A new federal law appropriates $10 billion for the Veteran’s Choice Fund to provide care to eligible veterans outside Veteran’s Administration (VA) facilities. Here are some details to consider about the requirements of this new law:
Implementation timing—The law calls on the VA to promulgate regulations to identify how this law will be implemented within 90 days after the law is enacted. That means there will be a regulatory process between now and the time that providers can actually serve veterans and get reimbursed by the Veteran’s Choice Fund. How long that takes depends on how efficient that process is, but it’ll be months, not days or weeks.
Eligible providers—Any healthcare provider who participates in the Medicare program, is a FQHC, or is part of the Department of Defense health system or Indian Health Service is considered a qualified provider. The law also states that an eligible veteran can choose from any eligible provider to receive services.
Eligible veterans—A veteran is eligible if:
- They are either enrolled in the VA patient enrollment system as of 8/1/14 or are eligible for VA hospital/medical services at that time; and
- They have attempted to schedule an appointment with the VA but cannot get in within the wait time goals of that VA facility (usually 30 days but the law allows facilities to use different wait time goals as long as those goals are posted on their website) or they reside more than 40 miles from a VA facility (including community-based outpatient clinics).
Reimbursement rates—The law sets the maximum reimbursement rates for providing these services at Medicare rates for the same services.
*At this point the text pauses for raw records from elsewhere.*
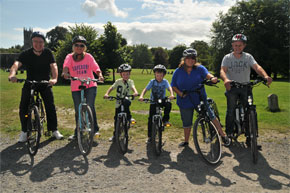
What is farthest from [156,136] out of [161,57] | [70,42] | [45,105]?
[161,57]

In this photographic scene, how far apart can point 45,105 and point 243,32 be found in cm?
4185

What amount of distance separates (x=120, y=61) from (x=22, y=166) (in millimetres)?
31357

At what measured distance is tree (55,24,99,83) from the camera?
31980mm

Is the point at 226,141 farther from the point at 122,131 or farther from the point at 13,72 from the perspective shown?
the point at 13,72

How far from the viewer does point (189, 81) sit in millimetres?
4980

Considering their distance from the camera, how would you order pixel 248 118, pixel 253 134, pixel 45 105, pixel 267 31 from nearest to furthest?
pixel 253 134, pixel 248 118, pixel 45 105, pixel 267 31

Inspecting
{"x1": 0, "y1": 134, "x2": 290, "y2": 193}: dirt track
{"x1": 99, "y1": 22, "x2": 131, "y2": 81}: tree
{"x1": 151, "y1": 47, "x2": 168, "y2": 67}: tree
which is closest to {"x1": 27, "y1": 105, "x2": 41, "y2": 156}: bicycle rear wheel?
{"x1": 0, "y1": 134, "x2": 290, "y2": 193}: dirt track

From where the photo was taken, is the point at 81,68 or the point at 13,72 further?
the point at 81,68

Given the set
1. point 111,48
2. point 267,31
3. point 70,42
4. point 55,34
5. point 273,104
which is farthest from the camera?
point 55,34

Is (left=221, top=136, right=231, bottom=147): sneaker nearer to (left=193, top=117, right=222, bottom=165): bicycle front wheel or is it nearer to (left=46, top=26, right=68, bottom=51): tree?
(left=193, top=117, right=222, bottom=165): bicycle front wheel

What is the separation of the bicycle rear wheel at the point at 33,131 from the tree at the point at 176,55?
293 feet

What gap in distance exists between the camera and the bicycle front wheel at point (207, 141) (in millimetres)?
4281

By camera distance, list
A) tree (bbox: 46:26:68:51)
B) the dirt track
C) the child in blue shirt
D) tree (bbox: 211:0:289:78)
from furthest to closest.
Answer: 1. tree (bbox: 46:26:68:51)
2. tree (bbox: 211:0:289:78)
3. the child in blue shirt
4. the dirt track

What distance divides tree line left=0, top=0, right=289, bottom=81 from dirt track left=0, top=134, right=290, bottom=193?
1127 inches
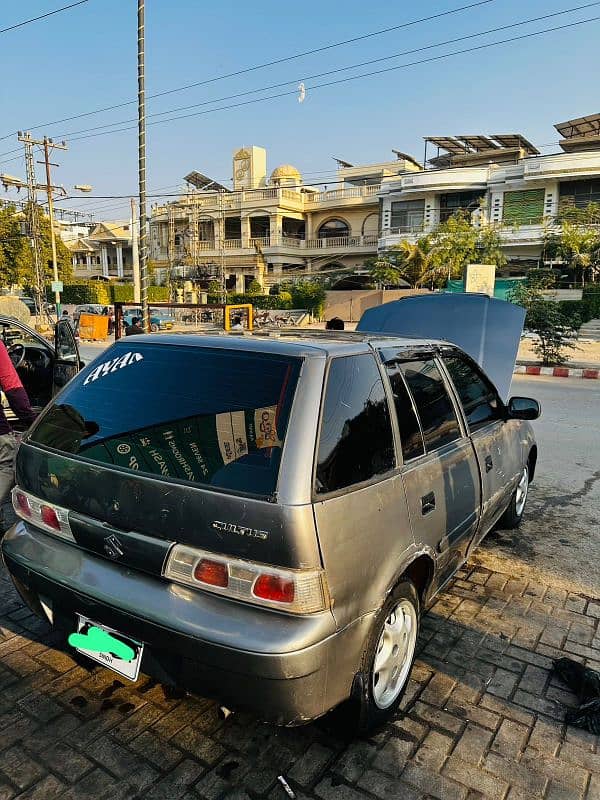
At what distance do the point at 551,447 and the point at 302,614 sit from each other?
20.5 feet

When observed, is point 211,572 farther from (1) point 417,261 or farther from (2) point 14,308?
(1) point 417,261

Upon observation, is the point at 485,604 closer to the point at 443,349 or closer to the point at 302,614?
the point at 443,349

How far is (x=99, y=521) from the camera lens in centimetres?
220

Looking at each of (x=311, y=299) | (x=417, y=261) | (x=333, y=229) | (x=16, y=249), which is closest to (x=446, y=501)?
(x=417, y=261)

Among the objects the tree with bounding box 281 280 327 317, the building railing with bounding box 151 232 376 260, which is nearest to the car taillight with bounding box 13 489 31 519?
the tree with bounding box 281 280 327 317

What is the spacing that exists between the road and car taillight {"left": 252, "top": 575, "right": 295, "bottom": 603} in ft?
8.32

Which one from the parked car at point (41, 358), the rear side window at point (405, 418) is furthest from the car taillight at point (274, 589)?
the parked car at point (41, 358)

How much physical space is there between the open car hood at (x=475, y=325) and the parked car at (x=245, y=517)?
3.55 metres

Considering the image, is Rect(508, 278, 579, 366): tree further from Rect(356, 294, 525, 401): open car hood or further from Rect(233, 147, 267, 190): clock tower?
Rect(233, 147, 267, 190): clock tower

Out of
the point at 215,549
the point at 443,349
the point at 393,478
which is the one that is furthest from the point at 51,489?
the point at 443,349

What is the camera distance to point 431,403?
288cm

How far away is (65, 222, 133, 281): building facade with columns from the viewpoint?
211 ft

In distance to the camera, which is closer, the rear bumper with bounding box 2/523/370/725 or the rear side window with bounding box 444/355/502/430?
the rear bumper with bounding box 2/523/370/725

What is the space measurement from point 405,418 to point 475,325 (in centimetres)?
392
An exception exists for veterans in highly rural areas, which are defined as counties with no more than 7 residents per square mile.
Provider credentials—Providers must maintain “at least the same or similar credentials and licenses as those… required of health care providers at the [VA]”. Providers must submit verification of these credentials/licenses at least once per year.
Copays—Providers must collect any copays due from eligible veterans at the time of service provision. Veterans are only required to pay copays to providers if they would also be required to pay a copay for the same service(s) at a VA facility.
Claims processing—The law states that the VA “shall provide for an efficient nationwide system for processing and paying bills or claims” for services provided to veterans under this law. What this probably means is that the VA doesn’t have any way of paying claims now – so service providers will have to endure the “bugs” of a new system at the beginning of that reimbursement process.
Medical records—Providers will have to make sure that information about a veteran’s treatment gets into the medical record maintained by the VA for that veteran. The law doesn’t specify how this should be done except that it should be in electronic format if possible.